# [Lesertest] 6 Radiatoren im Vergleichstest



## bundymania (9. Oktober 2008)

In meinem neuesten Vergleichstest geht es heute um 6 Radiatoren. Es sind sowohl Radis im Testfeld, welche ihr bereits kennt und selber oft einsetzt als auch neue Modelle, die bisher noch nirgends in Deutschland getestet wurden. Besonders freue ich mich, euch den neuen und mit Spannung erwarteten Triple-Radiator aus dem Hause Feser vorstellen zu können, sowie den ebenso neuen Airplex Evo 1080, welcher mir freundlicherweise von HWL-User "Scamps" für diesen Test zur Verfügung gestellt wurde.

Vorab einige Infos zum Testsystem und dem eingesetzten Messverfahren. 
Der Vergleichstest wurde mit folgenden Komponenten durchgeführt:

Gehäuse: Lian Li Big Tower G70B (beim Test stets offen, der jeweilige Radi befand sich ca. 30cm neben dem Gehäuse)
Mainboard: Asus P5B Deluxe, Rev. 1.03G, Bios: 1216
CPU: C2D E6400 @3.2Ghz, 1.45V Vcore (Bioswert)
Grafikkarte: Asus G80 8800GTS - übertaktet -> GPU: 660Mhz/Shader: 1700Mhz/Ram: 2100Mhz)
+--
Zu erledigen:
a - Prüfe, ob die folgenden Aussagen zum Radiatorentest stimmen. Antworte jeweils mit Ja oder Nein und zitiere die entscheidenden Worte des Textes wörtlich.
(i) Das Gehäuse war während des Tests geschlossen.
(ii) Den Airplex Evo 1080 hat ein HWL-User für den Test bereitgestellt.
(iii) Die CPU lief mit 3.2 GHz.
b - Beantworte anhand des Radiatorentests diese Fragen:
(i) Wie viele Radiatoren werden verglichen?
(ii) Welches Mainboard wurde verwendet?
(iii) Wie weit stand der jeweilige Radiator vom Gehäuse entfernt?
c - Übernimm aus dem Radiatorentest wortgetreu den Abschnitt von „Der Vergleichstest wurde“ bis „neben dem Gehäuse)“.
+--
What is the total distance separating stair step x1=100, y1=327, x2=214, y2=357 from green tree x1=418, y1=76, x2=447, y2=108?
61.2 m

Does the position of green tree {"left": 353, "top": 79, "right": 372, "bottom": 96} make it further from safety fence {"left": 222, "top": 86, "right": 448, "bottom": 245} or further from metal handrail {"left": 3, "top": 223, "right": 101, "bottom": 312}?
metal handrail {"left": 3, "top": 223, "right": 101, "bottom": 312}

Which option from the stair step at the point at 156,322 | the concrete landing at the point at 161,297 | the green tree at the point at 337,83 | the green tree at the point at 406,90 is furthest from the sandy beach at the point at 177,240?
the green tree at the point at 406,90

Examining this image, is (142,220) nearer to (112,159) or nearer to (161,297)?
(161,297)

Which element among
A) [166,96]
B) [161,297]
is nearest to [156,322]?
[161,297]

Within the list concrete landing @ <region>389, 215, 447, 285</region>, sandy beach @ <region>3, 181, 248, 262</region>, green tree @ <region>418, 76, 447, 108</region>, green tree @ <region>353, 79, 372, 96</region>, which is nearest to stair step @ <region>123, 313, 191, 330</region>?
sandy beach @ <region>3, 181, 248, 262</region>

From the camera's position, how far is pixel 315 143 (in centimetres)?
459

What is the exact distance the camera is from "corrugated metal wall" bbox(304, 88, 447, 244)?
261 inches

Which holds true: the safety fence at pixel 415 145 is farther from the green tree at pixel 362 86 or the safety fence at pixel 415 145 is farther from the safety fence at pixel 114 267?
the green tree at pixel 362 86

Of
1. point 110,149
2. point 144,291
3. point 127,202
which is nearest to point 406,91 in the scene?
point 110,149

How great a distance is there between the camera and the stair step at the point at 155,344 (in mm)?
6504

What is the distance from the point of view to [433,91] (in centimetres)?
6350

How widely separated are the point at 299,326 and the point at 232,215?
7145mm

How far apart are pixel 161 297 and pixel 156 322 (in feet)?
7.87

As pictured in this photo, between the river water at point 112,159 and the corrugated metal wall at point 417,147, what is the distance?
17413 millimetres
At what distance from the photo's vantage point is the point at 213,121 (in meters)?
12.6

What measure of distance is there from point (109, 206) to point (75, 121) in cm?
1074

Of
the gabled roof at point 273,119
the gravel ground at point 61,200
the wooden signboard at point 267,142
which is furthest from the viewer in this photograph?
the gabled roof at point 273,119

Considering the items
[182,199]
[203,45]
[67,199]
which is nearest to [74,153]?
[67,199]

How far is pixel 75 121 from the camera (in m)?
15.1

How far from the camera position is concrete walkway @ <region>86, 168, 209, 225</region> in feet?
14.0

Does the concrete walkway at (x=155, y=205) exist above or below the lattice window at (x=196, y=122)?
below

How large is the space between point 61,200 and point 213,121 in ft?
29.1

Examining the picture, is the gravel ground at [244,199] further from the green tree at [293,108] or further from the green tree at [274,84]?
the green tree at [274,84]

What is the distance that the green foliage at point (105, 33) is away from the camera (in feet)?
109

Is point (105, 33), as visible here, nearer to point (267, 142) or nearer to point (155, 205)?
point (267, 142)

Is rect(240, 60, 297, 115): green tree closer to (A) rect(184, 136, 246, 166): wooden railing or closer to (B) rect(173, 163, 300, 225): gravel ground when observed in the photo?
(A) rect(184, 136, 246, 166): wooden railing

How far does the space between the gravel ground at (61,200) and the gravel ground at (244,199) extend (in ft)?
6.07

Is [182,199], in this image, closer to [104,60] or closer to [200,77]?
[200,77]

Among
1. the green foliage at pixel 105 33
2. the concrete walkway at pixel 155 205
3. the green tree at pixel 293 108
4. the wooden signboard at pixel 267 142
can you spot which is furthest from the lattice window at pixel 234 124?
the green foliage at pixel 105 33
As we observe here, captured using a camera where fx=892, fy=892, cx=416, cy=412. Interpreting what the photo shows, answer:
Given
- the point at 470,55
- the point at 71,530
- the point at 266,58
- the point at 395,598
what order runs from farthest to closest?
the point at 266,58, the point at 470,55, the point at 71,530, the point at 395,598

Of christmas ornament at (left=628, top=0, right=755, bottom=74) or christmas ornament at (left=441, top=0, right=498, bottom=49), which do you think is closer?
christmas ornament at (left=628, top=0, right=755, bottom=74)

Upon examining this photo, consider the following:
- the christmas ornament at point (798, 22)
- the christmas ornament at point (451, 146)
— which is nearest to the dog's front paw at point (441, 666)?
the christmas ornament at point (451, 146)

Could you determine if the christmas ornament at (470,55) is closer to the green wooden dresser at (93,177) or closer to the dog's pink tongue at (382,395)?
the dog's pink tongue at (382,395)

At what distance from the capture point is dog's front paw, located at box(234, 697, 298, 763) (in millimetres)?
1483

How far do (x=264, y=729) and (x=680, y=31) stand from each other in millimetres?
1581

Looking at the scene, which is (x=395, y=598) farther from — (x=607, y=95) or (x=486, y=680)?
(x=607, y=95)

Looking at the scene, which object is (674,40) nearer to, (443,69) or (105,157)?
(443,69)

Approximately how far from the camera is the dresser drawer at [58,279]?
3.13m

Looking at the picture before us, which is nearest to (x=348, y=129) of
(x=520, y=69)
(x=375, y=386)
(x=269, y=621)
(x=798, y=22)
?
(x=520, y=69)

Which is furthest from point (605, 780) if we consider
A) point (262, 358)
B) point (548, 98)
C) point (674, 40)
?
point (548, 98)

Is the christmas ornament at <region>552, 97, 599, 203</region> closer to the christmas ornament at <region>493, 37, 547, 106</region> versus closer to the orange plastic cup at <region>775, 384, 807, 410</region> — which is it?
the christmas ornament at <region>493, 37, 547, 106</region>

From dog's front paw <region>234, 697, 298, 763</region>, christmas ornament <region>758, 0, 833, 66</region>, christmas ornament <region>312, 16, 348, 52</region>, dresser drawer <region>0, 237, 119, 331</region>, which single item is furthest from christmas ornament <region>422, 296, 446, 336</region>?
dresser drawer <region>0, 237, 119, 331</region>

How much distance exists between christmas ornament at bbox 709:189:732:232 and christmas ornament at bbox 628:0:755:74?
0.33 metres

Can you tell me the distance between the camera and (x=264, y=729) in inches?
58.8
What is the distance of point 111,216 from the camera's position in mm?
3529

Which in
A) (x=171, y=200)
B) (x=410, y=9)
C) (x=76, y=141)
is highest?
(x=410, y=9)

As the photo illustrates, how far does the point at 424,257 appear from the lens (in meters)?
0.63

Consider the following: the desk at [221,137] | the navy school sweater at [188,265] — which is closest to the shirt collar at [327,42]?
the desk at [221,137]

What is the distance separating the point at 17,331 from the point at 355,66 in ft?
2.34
+--
Lösungen je Aufgabe:
a -
(i) Nein: „beim Test stets offen“
(ii) Ja: „welcher mir freundlicherweise von HWL-User "Scamps" für diesen Test zur Verfügung gestellt wurde“
(iii) Ja: „C2D E6400 @3.2Ghz“

b -
(i) 6
(ii) Asus P5B Deluxe, Rev. 1.03G, Bios: 1216
(iii) ca. 30cm

c -
Der Vergleichstest wurde mit folgenden Komponenten durchgeführt:

Gehäuse: Lian Li Big Tower G70B (beim Test stets offen, der jeweilige Radi befand sich ca. 30cm neben dem Gehäuse)